→ **TASK**
Write out again the lines from the line with "817 Garden St - bathroom 1" up to and including the line with "Relive England's 2000/2001", exactly as they stand below, and skip any picture.

→ **RECORDS TO PROCESS**
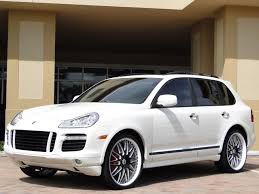 cayenne porsche 2010 2010 porsche cayenne photos and wallpapers trueautosite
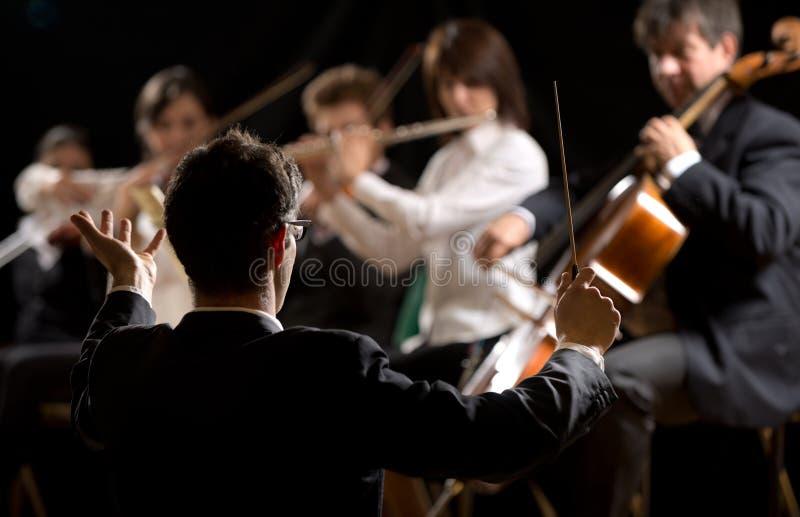指挥交响乐团的指挥 免版税图库摄影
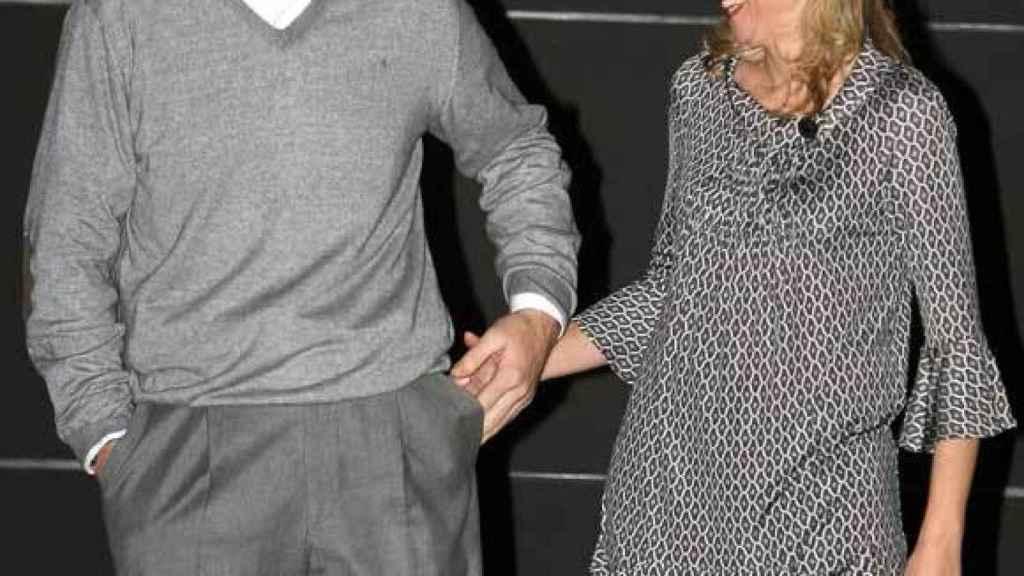 El matrimonio, sonriente, a las puertas de su casa de Barcelona en el 40 cumpleaños de Urdangarin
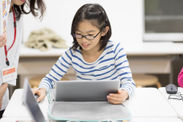 プログラミングを楽しむ子供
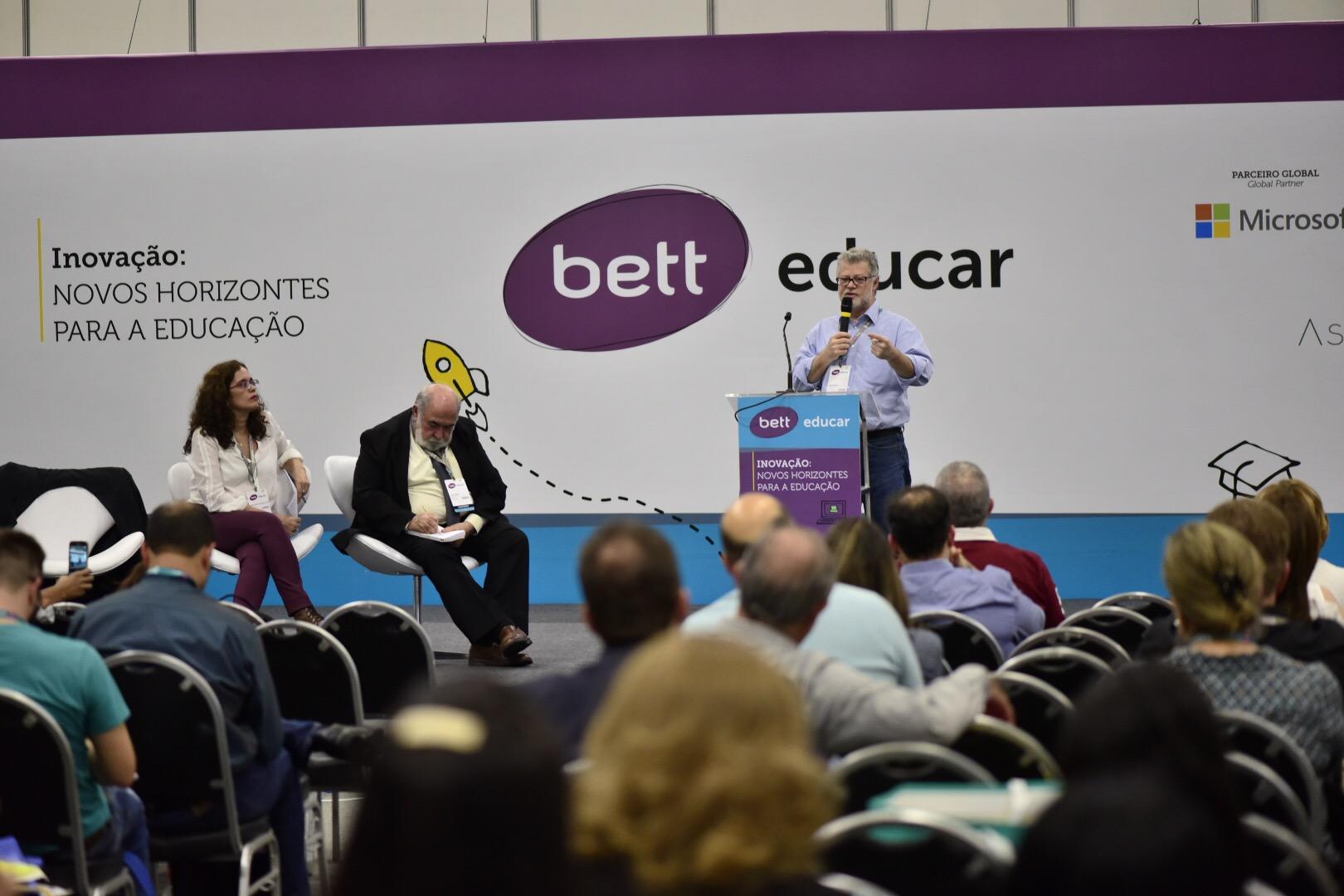Jornalistas debatem a cobertura educacional durante o evento Bett Educar (Crédito: Gustavo Morita)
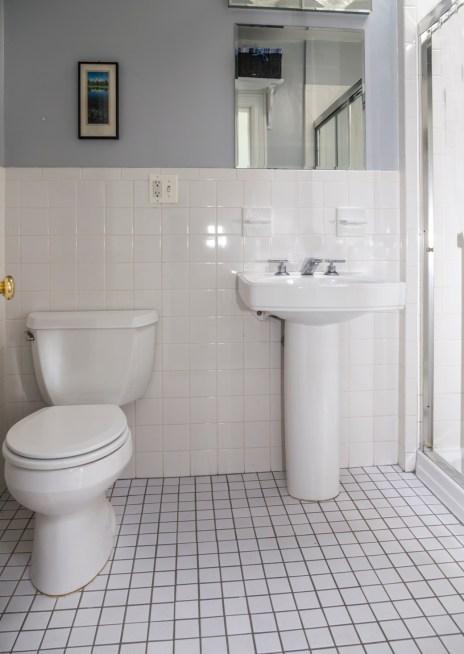 817 Garden St - bathroom 1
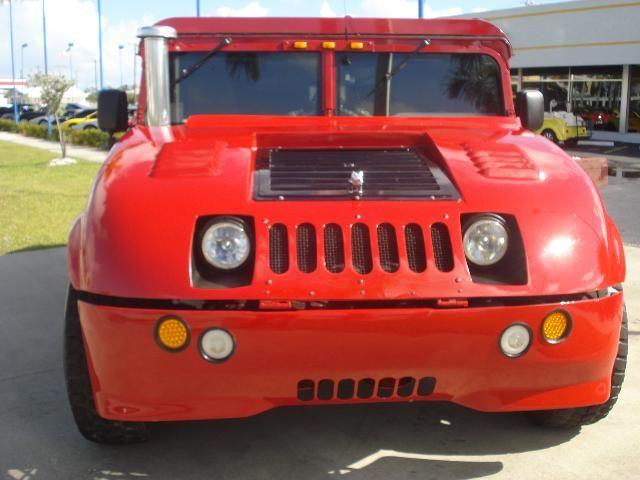 Customized 1999 Hummer H1 (19 pics)
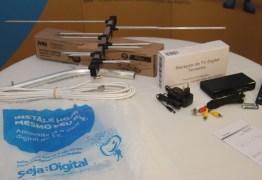 Governo entregou 160 mil kits de conversores digitais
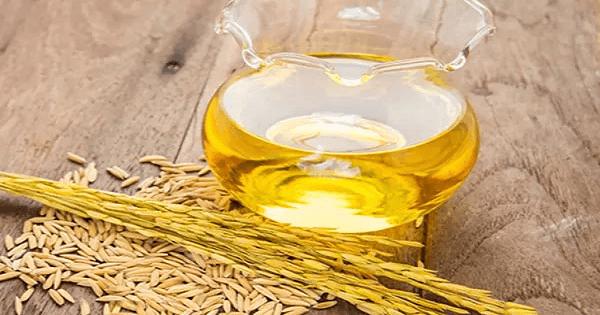 9 فوائد لزيت جنين القمح للجسم والصدر والبشرة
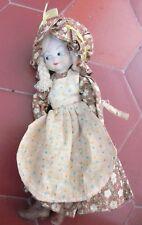 Très jolie petite poupée ancienne porcelaine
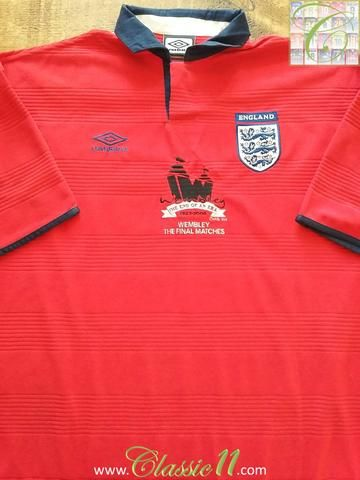 Relive England's 2000/2001 international season with this original Umbro away 'End of an Era - Wembley Stadium' football shirt.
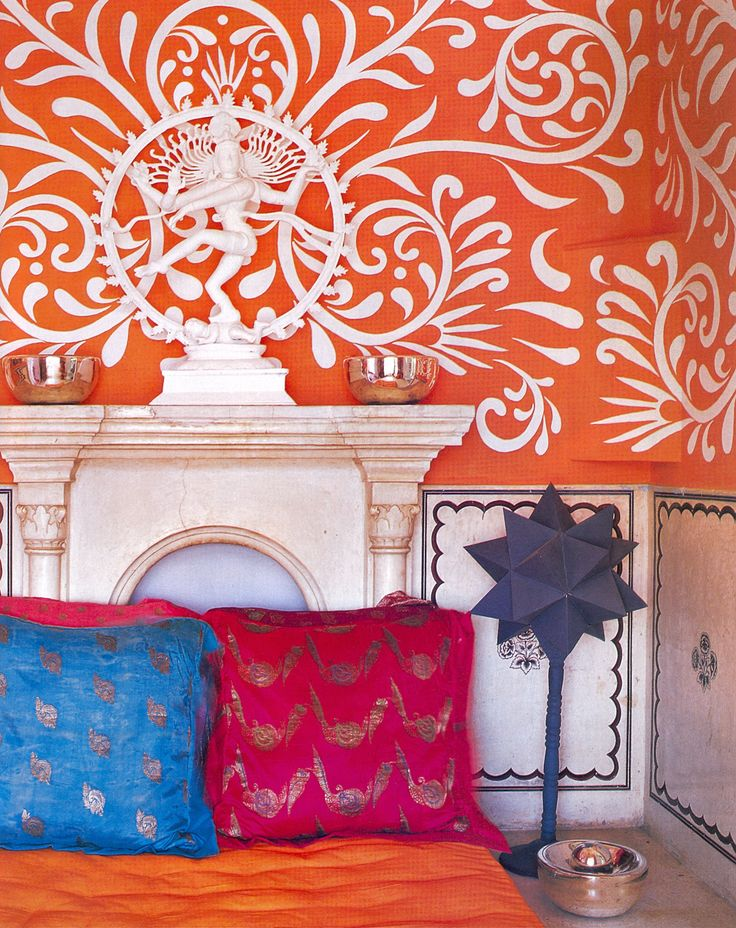 Liza Bruce and her husband have found and decorated three incredible house around the world. This was their first home in India. I love the painted walls in this bedroom and the colors that make me happy.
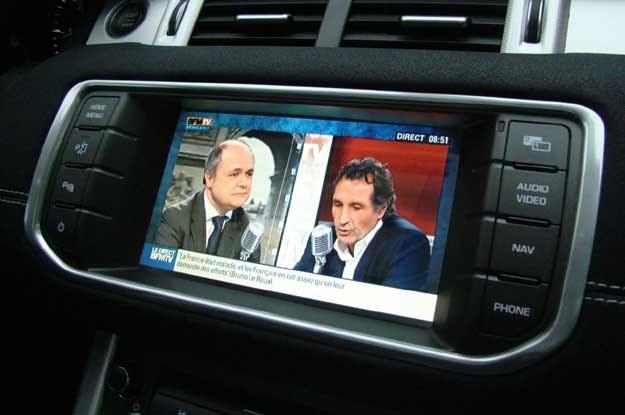 ... siedzący obok niego pasażer może w tym samym czasie i na tym samym ekranie oglądać telewizję /INTERIA.PL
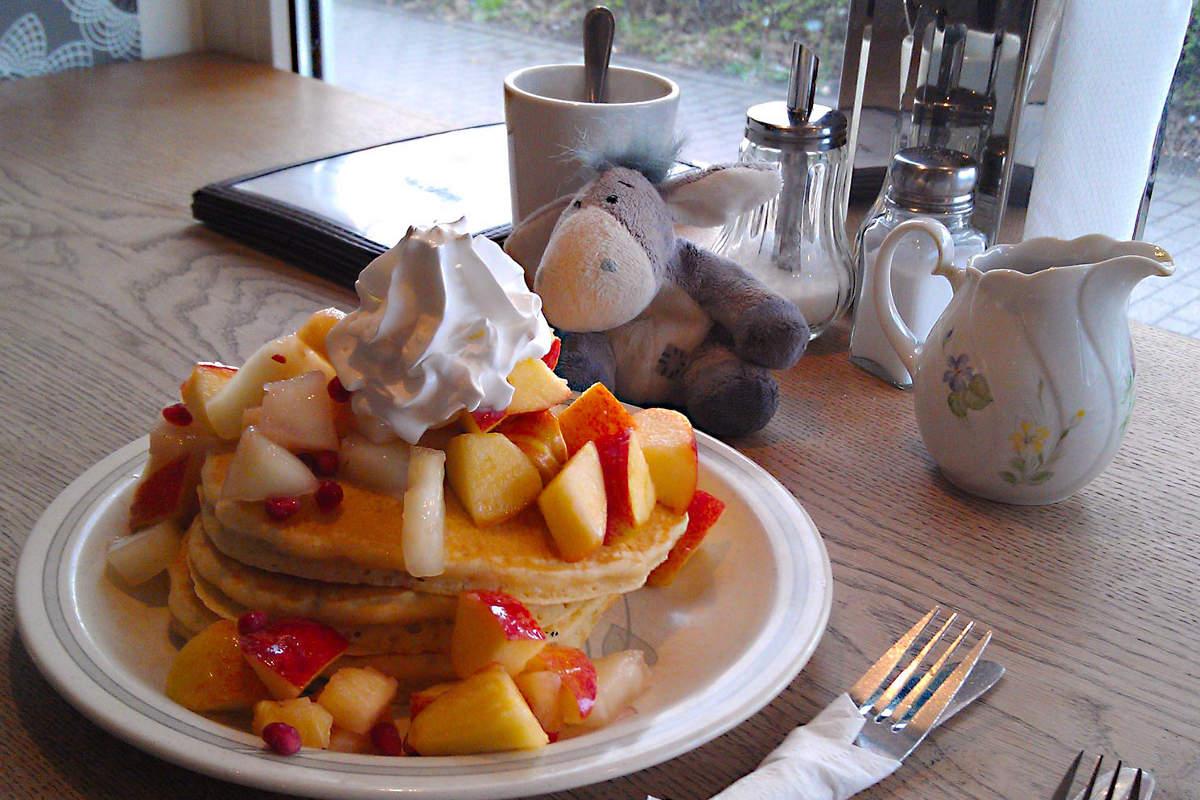 Der Esel unterwegs vor einem Stapel Pancakes im Mamalicious Hamburg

→ **RESULT OF THE EXERCISE**
 817 Garden St - bathroom 1
 Customized 1999 Hummer H1 (19 pics)
 Governo entregou 160 mil kits de conversores digitais
 9 فوائد لزيت جنين القمح للجسم والصدر والبشرة
 Très jolie petite poupée ancienne porcelaine
 Relive England's 2000/2001 international season with this original Umbro away 'End of an Era - Wembley Stadium' football shirt.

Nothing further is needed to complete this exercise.